Perakendeciliğin yapıldığı yerlerden biriside marketlerdir ve bunlarda birçok ürün bulunmaktadır. Marketler müşterilerin doğrudan temas noktalarından birisidir. Bu yönüyle müşteri beklentilerini karşılama ve idare etme zor bir iştir.
Değişen dünya şartlarında hemen her üretici, ürünlerinin marketlerde de teşhir edilmesini istemektedir. Bu yönüyle marketler büyük ölçüde güç kazanmıştır. Bakkalların ve toptancıların pazardaki paylarını oldukça düşürmüştür.
Müşteri ihtiyacını en iyi şekilde karşılamanın yollarından bir tanesi de müşteri odaklı olarak yapılan market tasarımlarıdır.
MÜŞTERİ ODAKLI SÜPERMARKET TASARIMI
Marketler birçok ürün içermesinden ve kısıtlı alanlara sahip olması bakımından kolaylıkla formüle edilemeyen mekanlardır. Marketler yerleşim yeri, mekan, konsept , büyüklük, müşteri kitlesi ve yerleşim düzenleri bakımından farklılıklar içerir. Ancak en fazla karmaşa reyonların ne şekilde yerleştirileceği ve bu reyonlara konulacak ürünlerin hangi noktalara dikkat edilerek yerleştirileceğidir.

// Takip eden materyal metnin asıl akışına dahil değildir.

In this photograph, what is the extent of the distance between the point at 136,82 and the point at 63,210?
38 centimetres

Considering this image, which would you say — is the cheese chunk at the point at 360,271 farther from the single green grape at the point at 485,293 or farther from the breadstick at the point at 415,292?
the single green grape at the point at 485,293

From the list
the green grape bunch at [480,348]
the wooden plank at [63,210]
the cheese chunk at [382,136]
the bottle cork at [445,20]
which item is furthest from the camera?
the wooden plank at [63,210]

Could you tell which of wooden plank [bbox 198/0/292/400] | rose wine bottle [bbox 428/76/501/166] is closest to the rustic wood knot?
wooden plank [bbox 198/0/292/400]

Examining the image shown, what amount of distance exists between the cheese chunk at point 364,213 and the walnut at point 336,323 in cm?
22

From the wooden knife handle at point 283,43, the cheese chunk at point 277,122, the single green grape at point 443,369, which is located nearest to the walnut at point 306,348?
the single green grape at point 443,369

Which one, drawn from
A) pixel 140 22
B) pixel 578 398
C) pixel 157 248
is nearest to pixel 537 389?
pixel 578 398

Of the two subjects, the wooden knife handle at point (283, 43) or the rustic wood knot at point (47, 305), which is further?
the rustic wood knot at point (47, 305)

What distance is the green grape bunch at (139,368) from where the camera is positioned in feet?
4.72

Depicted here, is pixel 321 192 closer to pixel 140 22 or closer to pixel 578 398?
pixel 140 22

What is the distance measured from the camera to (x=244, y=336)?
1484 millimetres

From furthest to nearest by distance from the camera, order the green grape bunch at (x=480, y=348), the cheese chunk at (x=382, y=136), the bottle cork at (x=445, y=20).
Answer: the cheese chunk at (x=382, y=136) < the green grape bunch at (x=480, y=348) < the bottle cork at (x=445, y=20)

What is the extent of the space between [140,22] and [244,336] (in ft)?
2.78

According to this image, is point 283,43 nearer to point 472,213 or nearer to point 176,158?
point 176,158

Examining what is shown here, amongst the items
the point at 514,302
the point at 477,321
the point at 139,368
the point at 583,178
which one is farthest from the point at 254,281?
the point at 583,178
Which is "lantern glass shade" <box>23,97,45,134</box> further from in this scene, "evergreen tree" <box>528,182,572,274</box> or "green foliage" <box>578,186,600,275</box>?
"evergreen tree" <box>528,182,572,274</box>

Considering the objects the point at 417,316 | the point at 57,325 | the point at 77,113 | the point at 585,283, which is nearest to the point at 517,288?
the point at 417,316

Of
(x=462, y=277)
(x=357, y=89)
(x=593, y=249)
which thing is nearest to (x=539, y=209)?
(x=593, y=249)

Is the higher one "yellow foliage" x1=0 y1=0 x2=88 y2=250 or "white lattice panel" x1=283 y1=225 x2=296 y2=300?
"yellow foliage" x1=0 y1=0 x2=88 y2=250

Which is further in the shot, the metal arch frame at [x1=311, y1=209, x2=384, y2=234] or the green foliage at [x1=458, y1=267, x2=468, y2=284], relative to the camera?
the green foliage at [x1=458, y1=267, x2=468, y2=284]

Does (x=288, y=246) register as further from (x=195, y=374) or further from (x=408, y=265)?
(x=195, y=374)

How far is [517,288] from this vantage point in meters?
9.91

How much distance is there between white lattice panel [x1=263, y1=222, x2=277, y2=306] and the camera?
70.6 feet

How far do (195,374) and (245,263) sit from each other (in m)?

Marketler, çok kasalı yapısı nedeniyle ve en önemlisi her satış için verilen fişlerden dolayı büyük bir bilgi stoklamaktadırlar. Müşterilerin hangi ürünleri bir arada aldıklarının belirlenmesi, o ürünlerin market içinde yakın alanlara konularak reyon düzenini müşteri odaklı hale getirilmesi önemlidir. Birlikte çok fazla satılan ürünlerin yan yana konulması müşteri beklentilerinin sağlanmasının yanında bu ürünlerden birini alan müşterinin diğerini de alma ihtimalini göz önünde bulundurmayı ve müşterinin diğer ürünü almayı unutmamasını sağlayabilir.
MARKETLERDEKİ ORTAM MÜŞTERİLERİ NASIL ETKİLİYOR?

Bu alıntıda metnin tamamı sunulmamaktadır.